All I can say is, that contradicts all the discussion of states rights prior to the adoption of the Articles of Confederation, the Constitution as well as the Bill of Rights.
The power of the central gov't having an adequate counterbalance was one of the top priorities from the beginning.


----------



## Evons hubby (Oct 3, 2005)

wiscto said:


> Except when that single line in the Constitution doesn't actually name slaves, just "service and labor", and the states involved outlawed slavery.... So you're saying the Civil War was about slavery.
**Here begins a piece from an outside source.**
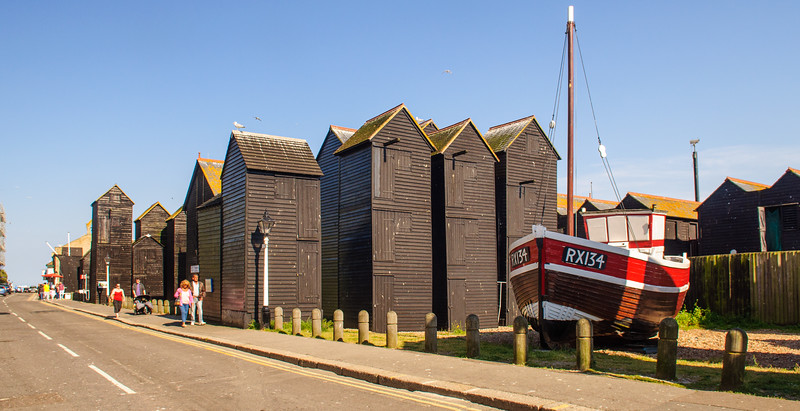 Hastings Net Shops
The not very civil war of northern aggression was all about the same thing all wars are about... money! I have brought forward that line in the Constitution the northern interests were guilty of ignoring. 

article 4 section 2:

"No person held to service or labor in one state, under the laws thereof, escaping into another, shall, in consequence of any law or regulation therein, be discharged from such service or labor, but shall be delivered up on claim of the party to whom such service or labor may be due." 

I am pretty sure that slaves qualified as being a person held to service or labor in the states they fled from. Its very simple terms and would have also included indentured servants. It makes little difference which end of that turd commonly known as the civil war you try to pick up.... the north violated our constitution in order to maintain control of the economic interests in their favor. There IS NO CLEAN END of that turd.


----------



## wiscto (Nov 24, 2014)

farmrbrown said:


> All I can say is, that contradicts all the discussion of states rights prior to the adoption of the Articles of Confederation, the Constitution as well as the Bill of Rights.
> The power of the central gov't having an adequate counterbalance was one of the top priorities from the beginning.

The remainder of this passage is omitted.